• PROBLEM DESCRIPTION: Which lines in the records below contain the string "rear" with the same capitalization? Gather every such line and copy it in full.

• INPUT FOR THIS TASK:
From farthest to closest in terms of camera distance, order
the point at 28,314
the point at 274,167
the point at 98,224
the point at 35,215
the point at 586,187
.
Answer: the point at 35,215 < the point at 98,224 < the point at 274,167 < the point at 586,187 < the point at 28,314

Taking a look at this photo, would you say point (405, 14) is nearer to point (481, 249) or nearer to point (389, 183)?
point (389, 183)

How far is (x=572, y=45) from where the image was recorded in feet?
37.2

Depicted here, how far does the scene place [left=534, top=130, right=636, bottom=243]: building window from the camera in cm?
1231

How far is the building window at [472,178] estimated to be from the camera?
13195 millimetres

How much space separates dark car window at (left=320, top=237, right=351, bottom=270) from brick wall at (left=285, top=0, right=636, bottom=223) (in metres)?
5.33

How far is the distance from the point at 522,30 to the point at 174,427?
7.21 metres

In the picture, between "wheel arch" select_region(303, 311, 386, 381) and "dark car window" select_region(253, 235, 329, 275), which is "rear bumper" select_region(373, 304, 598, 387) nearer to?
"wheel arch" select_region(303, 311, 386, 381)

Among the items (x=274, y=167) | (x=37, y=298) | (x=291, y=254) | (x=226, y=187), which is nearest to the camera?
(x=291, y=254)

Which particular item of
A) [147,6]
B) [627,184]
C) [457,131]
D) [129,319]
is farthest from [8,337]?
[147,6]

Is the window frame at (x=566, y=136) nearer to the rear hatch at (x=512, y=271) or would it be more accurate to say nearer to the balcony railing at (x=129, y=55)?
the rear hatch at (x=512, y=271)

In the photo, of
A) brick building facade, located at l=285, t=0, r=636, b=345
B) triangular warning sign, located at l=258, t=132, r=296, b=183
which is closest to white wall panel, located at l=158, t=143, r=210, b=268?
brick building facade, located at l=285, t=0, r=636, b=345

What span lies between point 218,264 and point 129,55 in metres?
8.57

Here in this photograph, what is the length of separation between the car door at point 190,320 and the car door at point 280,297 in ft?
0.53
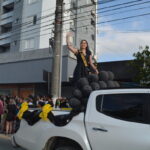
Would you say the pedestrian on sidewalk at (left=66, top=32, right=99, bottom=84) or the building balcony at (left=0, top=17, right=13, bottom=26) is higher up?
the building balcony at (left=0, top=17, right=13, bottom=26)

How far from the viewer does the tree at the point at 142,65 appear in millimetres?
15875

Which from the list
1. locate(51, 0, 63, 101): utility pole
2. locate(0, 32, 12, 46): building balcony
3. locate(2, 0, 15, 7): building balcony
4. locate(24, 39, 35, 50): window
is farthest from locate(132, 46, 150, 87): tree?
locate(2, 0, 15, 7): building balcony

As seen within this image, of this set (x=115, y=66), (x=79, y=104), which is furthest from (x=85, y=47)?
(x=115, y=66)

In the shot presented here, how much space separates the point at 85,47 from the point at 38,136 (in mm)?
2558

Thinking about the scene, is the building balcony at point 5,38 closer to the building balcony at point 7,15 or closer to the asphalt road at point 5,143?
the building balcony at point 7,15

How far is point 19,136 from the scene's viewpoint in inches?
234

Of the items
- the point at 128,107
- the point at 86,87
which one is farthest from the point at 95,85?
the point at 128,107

* * *

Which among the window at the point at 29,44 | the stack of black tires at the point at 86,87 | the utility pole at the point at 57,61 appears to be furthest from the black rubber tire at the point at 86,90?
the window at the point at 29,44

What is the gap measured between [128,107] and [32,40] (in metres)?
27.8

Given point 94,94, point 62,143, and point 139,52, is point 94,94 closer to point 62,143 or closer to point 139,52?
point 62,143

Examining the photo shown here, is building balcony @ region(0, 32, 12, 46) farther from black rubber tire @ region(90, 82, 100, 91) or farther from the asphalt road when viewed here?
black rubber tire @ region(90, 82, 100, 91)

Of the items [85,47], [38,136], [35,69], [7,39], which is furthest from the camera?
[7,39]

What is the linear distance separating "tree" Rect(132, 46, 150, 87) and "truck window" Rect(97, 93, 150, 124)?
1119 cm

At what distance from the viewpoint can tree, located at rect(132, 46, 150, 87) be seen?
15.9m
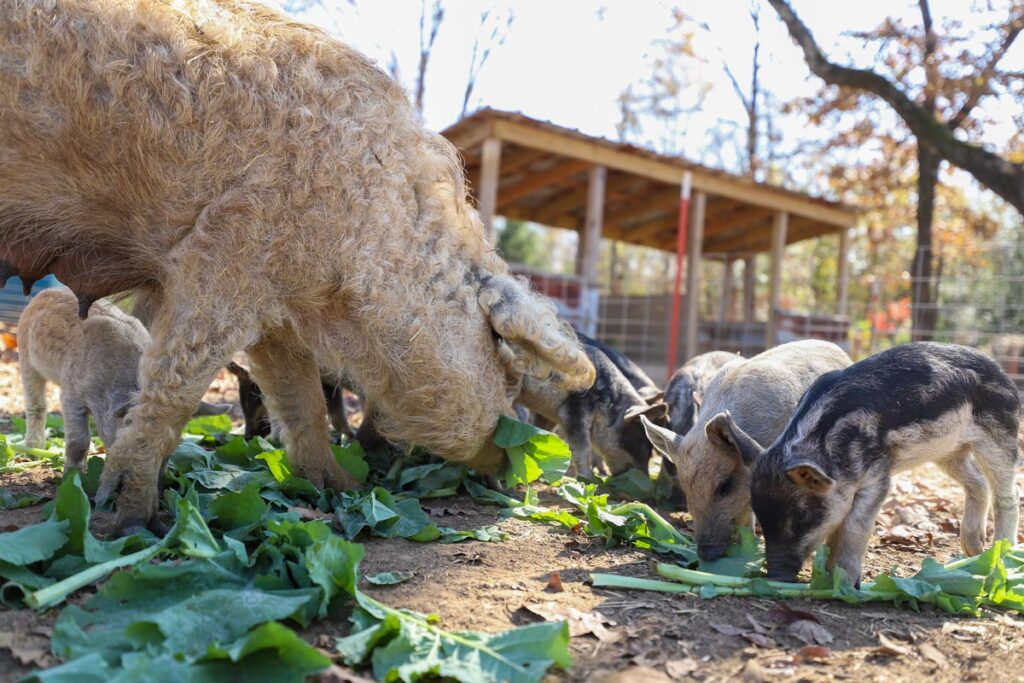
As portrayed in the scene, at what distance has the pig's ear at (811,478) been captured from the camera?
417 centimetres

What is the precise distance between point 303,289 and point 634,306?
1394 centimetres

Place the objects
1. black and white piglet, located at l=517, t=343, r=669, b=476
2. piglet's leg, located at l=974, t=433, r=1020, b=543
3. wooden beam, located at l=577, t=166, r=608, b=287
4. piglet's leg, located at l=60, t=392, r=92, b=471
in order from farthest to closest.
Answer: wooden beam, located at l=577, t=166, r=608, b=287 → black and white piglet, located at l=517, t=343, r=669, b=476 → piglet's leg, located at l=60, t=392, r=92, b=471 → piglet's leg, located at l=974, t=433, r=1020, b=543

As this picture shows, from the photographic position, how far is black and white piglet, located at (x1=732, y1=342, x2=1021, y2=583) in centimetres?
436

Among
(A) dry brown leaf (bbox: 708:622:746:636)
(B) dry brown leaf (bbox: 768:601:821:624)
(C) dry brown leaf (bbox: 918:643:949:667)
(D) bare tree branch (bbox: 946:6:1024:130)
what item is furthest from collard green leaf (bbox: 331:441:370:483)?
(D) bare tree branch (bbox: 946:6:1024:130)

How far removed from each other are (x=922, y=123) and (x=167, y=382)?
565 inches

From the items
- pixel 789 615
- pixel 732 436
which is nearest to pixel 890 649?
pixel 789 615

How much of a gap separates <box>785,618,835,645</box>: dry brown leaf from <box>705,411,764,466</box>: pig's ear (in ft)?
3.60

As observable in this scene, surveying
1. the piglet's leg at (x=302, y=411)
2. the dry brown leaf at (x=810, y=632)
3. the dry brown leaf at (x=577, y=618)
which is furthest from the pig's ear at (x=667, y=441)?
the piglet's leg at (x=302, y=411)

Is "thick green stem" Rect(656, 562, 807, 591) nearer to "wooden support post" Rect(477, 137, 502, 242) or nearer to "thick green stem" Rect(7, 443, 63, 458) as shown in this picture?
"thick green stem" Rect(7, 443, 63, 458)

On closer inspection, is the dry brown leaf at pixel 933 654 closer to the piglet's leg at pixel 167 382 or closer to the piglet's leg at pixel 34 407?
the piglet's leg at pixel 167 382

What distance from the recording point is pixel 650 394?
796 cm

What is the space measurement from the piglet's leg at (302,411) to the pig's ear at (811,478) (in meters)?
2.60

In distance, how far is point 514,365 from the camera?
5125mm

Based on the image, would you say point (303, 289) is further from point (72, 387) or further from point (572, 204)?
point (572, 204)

--

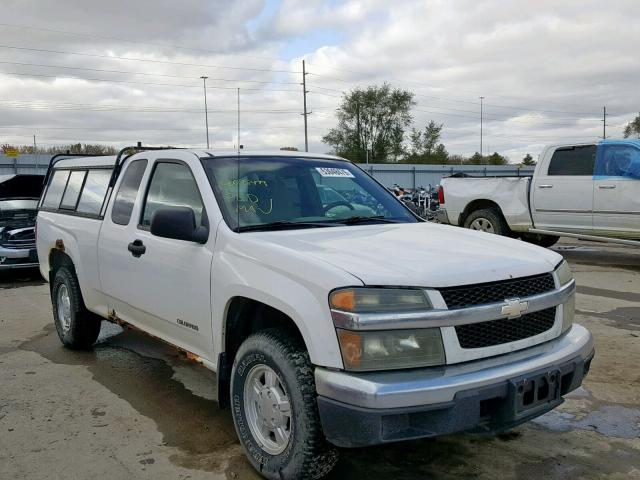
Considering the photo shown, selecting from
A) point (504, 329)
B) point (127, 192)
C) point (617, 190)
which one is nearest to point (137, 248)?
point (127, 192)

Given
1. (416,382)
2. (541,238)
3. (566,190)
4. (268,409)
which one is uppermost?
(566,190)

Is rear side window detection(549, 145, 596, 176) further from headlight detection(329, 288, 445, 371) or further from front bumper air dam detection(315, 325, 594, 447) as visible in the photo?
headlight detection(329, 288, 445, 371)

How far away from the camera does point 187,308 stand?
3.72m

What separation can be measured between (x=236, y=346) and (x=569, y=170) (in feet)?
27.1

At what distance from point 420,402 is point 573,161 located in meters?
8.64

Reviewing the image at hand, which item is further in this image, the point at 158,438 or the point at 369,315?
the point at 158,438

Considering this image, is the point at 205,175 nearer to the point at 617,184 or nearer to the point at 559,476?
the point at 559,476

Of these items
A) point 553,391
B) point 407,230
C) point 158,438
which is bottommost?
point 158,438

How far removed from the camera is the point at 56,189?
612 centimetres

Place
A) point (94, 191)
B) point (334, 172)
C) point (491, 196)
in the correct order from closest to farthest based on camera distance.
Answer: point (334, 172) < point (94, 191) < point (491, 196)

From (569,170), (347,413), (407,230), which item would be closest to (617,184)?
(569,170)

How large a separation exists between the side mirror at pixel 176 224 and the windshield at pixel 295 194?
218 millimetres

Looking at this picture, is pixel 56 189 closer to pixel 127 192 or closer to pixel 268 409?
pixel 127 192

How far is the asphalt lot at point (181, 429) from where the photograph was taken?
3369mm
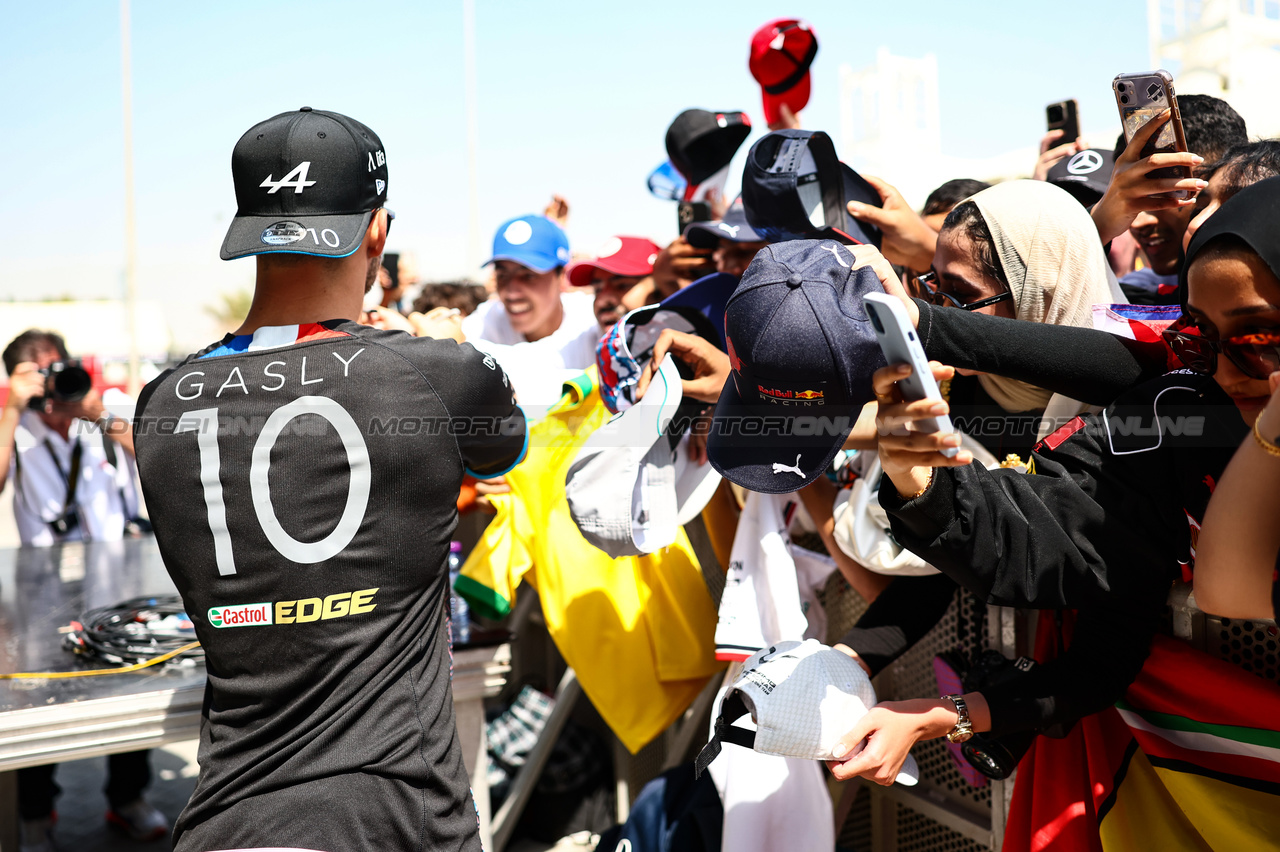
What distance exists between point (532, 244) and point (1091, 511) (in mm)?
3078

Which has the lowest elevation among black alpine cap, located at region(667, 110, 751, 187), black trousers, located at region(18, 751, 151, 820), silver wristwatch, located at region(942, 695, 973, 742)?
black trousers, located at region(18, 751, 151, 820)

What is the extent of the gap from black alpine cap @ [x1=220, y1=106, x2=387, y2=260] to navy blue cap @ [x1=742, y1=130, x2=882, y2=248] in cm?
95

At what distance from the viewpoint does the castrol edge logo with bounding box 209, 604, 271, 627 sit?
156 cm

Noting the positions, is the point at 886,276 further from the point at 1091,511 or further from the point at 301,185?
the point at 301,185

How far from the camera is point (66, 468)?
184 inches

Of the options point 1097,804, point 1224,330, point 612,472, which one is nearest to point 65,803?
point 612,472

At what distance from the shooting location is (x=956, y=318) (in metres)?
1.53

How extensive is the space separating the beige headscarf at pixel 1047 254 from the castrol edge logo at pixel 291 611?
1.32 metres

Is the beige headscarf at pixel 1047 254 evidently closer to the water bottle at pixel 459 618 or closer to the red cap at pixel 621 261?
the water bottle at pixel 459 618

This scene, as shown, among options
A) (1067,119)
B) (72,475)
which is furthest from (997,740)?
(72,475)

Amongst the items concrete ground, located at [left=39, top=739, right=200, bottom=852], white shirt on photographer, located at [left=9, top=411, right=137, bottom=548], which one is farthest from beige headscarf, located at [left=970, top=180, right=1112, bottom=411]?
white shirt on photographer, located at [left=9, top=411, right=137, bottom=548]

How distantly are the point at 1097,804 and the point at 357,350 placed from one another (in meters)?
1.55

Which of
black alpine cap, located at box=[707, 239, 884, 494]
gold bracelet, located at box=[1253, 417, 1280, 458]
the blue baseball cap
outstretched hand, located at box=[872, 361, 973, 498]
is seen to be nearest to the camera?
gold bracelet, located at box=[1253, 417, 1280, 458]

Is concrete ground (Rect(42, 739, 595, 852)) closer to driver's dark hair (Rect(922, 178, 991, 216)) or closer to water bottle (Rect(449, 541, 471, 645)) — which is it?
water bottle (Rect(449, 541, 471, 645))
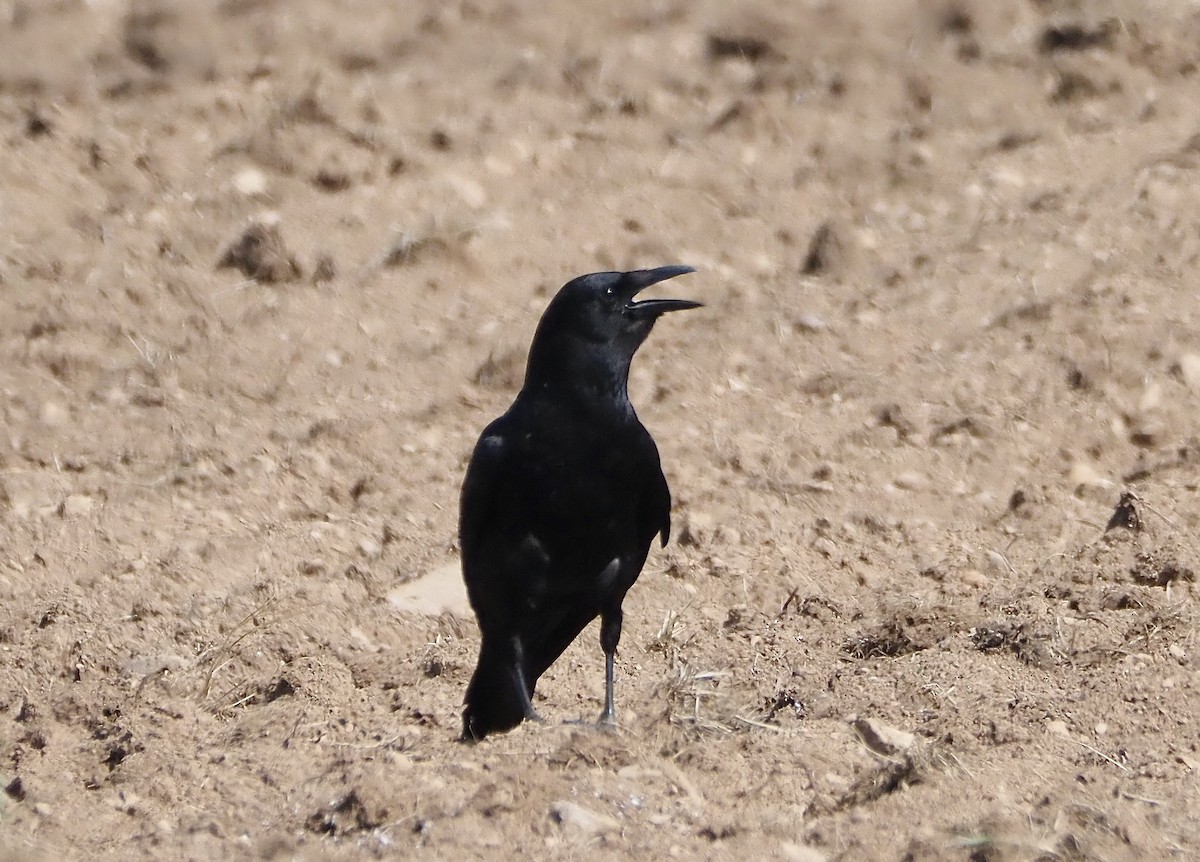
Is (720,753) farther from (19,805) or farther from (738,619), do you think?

• RESULT FOR THIS EXERCISE:
In the picture, between "wheel arch" select_region(303, 311, 386, 381) and "dark car window" select_region(253, 235, 329, 275), which is "rear bumper" select_region(373, 304, 598, 387) nearer to?
Is the window frame at (x=566, y=136) nearer to the rear hatch at (x=512, y=271) or would it be more accurate to say nearer to the balcony railing at (x=129, y=55)?
the rear hatch at (x=512, y=271)
Is rear side window detection(549, 145, 596, 176) further from headlight detection(329, 288, 445, 371) or further from front bumper air dam detection(315, 325, 594, 447) as visible in the photo?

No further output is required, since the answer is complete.